O corpo foi recolhido pela própria
polícia que levou até à câmara mortuária do Hospital Doutor Arsênio Moreira, a
popular sala da “Pedra”. O morto, provavelmente esfaqueado na garganta, jazia
num batente de cimento, exposto à apreciação pública. Não havia restrição
nenhuma a visitação, os profissionais da imprensa entravam, fotografava e saíam,
alguns curiosos permaneciam lá. Era norma adotada pelo hospital, talvez pra
facilitar o reconhecimento do corpo pelos parentes da vítima.
Maria das Graças a dona do cabaré,
de frente aonde o sinistro ocorrera, os vizinhos do bordel, Benedito motorista da secretaria de saúde e
Manoel, o popular “Bilu”, vigia da Universidade, foram os três, intimados a
depor como testemunhas do caso. Gracinha, a cafetina, falou pro delegado que o
homem morto era Zé da Burra, era assim que todos o conheciam. Morava na
Maniçoba e ia sempre ao seu estabelecimento nos finais de semana. Ficava com as
meninas da casa, costumava tomar muitas cervejas e só saía de lá bêbado. Naquele
dia, saiu por volta das três da madrugada e depois que ela trancou a porta não
viu mais nada.
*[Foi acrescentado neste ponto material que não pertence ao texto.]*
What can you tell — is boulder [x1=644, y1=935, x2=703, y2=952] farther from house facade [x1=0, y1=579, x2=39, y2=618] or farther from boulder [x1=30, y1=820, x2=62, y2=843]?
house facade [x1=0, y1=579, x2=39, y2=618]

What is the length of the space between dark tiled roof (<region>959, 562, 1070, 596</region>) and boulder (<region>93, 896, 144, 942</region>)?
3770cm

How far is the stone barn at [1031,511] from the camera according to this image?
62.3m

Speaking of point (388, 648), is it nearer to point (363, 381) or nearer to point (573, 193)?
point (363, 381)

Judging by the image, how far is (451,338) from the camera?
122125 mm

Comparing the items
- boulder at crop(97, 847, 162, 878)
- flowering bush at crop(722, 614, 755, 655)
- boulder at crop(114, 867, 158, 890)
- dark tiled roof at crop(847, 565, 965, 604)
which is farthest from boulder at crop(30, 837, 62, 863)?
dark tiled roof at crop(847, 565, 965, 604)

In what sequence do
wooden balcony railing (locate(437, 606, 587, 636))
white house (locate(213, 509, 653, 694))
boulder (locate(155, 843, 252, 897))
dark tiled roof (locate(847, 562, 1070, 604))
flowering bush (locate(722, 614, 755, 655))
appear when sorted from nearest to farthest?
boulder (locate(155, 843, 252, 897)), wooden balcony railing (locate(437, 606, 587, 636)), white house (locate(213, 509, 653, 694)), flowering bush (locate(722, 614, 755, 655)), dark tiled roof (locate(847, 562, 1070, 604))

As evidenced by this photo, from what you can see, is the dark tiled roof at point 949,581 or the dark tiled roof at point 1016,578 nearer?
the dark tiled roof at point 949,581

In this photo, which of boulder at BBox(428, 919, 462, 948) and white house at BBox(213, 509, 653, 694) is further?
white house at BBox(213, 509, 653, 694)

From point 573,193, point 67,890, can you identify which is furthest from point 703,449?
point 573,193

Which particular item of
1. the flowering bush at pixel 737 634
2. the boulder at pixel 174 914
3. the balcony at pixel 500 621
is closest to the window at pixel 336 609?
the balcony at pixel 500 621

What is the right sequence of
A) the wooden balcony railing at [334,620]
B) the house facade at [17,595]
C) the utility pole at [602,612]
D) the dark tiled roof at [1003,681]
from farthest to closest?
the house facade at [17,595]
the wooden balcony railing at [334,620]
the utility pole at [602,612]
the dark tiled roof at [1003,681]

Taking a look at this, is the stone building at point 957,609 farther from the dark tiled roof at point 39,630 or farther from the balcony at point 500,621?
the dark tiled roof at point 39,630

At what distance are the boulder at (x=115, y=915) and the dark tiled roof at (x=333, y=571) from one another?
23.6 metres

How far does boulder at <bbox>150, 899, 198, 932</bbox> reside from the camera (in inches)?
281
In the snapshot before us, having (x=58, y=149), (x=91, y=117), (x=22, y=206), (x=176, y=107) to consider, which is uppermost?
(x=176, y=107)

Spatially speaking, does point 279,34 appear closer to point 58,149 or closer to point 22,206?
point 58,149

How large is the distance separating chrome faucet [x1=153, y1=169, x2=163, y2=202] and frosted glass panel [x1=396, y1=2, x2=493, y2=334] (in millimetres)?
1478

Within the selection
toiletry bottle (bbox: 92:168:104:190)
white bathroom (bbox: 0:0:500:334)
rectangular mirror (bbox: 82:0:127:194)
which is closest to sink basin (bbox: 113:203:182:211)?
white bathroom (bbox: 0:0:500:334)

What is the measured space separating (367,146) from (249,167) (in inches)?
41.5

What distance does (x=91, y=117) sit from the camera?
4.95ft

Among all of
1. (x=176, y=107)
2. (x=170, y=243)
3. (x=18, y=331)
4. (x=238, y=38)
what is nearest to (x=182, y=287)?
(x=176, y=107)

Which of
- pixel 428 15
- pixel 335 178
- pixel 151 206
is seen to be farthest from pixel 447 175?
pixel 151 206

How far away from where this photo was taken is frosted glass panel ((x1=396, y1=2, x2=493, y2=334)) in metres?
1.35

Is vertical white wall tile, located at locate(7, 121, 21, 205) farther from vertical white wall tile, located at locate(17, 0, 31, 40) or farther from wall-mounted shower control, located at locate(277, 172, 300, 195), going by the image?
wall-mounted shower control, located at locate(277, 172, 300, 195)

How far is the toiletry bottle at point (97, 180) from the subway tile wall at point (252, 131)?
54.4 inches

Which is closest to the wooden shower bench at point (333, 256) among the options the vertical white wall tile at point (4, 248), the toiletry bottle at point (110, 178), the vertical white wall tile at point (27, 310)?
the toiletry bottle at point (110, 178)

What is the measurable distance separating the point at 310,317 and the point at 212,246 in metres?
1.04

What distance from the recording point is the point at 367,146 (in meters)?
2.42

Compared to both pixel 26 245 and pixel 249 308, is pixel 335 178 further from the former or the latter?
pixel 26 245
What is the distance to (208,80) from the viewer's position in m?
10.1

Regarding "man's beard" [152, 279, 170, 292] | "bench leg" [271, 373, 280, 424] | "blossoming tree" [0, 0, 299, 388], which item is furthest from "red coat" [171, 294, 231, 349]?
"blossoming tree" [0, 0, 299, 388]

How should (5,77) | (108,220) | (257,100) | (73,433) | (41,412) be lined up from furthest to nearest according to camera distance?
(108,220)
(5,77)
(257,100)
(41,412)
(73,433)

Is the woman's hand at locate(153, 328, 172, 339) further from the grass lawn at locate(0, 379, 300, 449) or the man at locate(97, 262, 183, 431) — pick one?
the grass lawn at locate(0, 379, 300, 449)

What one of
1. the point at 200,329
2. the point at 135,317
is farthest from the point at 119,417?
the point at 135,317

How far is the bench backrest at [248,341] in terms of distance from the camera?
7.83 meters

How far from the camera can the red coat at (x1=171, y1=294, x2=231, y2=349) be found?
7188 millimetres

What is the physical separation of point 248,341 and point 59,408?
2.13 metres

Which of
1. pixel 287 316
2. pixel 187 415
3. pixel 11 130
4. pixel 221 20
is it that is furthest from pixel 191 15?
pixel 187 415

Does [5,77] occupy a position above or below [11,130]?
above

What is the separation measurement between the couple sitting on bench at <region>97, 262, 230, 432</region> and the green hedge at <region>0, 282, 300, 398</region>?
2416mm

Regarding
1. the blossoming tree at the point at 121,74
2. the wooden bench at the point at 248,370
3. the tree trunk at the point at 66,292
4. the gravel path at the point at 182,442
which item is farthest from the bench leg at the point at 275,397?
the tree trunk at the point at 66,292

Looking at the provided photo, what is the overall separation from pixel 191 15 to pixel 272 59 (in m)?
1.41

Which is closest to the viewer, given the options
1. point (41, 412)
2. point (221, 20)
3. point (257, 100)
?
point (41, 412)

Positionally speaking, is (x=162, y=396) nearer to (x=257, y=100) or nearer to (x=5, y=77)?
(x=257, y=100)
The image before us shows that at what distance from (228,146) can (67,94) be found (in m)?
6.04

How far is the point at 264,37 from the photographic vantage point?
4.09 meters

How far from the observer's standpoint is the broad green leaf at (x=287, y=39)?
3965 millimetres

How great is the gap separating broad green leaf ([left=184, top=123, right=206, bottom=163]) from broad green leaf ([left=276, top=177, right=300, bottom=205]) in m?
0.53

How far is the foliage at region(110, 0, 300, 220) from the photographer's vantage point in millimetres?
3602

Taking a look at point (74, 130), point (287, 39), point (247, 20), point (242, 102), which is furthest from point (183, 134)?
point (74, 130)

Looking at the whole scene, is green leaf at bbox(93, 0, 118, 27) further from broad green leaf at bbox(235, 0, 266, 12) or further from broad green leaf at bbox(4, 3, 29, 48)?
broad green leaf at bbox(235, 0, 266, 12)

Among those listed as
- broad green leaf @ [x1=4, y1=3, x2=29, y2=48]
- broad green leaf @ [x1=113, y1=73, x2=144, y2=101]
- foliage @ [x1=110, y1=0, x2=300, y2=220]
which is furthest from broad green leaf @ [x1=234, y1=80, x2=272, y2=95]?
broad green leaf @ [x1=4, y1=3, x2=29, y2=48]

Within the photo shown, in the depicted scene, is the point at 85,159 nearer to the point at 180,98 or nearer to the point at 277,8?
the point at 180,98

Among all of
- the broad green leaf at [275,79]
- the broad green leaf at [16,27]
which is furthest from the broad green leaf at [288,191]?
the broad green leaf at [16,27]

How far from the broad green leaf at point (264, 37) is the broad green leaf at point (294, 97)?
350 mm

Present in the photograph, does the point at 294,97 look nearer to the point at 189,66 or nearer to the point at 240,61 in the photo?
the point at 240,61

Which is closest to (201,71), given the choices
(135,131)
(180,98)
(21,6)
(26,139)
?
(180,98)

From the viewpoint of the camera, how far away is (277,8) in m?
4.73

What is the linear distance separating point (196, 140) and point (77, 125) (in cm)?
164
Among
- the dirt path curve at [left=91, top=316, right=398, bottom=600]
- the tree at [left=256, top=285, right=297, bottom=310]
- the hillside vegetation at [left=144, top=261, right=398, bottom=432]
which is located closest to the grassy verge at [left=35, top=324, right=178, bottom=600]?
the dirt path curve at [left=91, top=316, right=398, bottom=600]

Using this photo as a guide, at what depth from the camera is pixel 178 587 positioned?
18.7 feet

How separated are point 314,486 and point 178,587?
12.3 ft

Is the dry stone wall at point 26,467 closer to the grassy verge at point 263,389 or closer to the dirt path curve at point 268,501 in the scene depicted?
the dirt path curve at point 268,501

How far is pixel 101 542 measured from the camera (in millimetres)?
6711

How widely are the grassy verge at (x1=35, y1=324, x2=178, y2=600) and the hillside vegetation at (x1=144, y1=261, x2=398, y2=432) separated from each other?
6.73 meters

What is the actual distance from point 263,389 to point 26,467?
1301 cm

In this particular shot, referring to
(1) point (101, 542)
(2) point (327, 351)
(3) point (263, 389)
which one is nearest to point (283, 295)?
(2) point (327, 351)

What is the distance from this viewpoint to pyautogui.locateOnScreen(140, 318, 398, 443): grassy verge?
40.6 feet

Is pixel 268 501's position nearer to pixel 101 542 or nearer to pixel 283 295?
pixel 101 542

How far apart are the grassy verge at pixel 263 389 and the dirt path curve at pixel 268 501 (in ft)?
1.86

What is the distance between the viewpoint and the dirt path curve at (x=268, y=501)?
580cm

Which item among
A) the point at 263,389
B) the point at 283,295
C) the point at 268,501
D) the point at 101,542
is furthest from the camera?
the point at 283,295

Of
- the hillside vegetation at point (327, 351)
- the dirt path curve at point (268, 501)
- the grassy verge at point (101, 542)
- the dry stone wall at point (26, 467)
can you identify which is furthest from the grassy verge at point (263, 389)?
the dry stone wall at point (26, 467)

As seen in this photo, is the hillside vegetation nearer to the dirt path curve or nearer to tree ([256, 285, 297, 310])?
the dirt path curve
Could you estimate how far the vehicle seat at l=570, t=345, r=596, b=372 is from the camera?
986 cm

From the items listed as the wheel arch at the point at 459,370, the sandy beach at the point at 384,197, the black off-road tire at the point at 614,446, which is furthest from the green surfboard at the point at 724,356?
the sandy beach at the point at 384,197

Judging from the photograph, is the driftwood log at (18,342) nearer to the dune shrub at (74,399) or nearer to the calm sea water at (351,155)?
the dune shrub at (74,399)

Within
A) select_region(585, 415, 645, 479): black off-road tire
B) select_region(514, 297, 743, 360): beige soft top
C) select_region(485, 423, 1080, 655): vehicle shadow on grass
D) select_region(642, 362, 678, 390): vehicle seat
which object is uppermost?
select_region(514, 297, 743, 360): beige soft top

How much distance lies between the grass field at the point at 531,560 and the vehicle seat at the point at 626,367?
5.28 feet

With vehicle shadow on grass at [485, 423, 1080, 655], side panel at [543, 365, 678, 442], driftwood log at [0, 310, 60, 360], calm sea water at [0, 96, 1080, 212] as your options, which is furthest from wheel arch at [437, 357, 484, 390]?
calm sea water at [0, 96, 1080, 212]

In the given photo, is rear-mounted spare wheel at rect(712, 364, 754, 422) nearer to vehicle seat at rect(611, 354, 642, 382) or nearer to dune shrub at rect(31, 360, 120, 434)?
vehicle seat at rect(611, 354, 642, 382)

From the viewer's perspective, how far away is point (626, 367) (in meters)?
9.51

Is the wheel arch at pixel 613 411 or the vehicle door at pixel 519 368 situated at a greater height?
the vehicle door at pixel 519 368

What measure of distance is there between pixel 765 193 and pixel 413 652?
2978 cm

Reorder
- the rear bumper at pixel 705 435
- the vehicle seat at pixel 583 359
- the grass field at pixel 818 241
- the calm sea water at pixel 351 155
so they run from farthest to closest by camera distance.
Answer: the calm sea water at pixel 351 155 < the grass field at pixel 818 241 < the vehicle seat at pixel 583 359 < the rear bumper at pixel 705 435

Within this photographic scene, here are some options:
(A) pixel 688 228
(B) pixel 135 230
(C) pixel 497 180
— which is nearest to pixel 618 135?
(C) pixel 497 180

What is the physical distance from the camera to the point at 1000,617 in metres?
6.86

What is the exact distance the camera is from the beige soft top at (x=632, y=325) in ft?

Só escutou momentos depois da sua saída, gritos e barulho de
discussões na rua, mas não se atreveu a abrir a porta pra ver o que era.
Paulo, acordou-se e foi pro banheiro. Olhava-se no espelho sobre a pia. Cheio de
ressaca tentava lembrar-se da noite anterior, olhou pro relógio de pulso. Já ia
dá oito da manhã, precisava abrir o bar. No rádio ligado ouviu o locutor falar
do achado sinistro, na rua Artur Morais. Lembrava-se aos poucos da noite
anterior, fora em vários bares e por último estivera no cabaré de Gracinha. Ao
abrir as portas do seu estabelecimento, no qual também morava, na rua
Tertuliano Nepomuceno, um carro da polícia estava esperando na porta. Um dos
policiais aproximando-se cumprimentou-lhe:
-Bom dia Seu Paulo. Por favor, queira
receber este comunicado. Assine, e nos devolva uma das vias.
-Bom dia. Pois não...
Era uma intimação. Bela maneira
de começar uma segunda-feira, ainda mais de ressaca. Procurou organizar as
idéias. Sabia que tinha a ver com a noite anterior. Temia que tivesse algo a
ver com a notícia fatídica do achado macabro, Zé da Burra degolado. Rebuscava
na memória os instantes, antes durante e depois de ter saído de casa, e da sua
ida até o Cabaré de Gracinha. A boca amargava, sentia náuseas, tinha sede. Sabia
que o estômago rejeitaria qualquer coisa que ingerisse, ainda que fosse só
água. Ficou de pé à porta do seu ponto comercial e ouviu duas mulheres que
passava comentado:
-Mulher tu viu o que fizeram com
o coitado de Zé da Burra?
-Tu foi olhar? Eu não tenho
coragem mulher, Deus me livre! Estão dizendo por aí, que foi Sulino Preto
virado em lobisomem. Mas já prenderam ele! Está trancado dentro de uma cela
sozinho feito bicho enjaulado.
-Eu fui olhar. Quem fez aquilo
tem parte com o diabo! Ele foi mordido na garganta. Sangrou até morrer.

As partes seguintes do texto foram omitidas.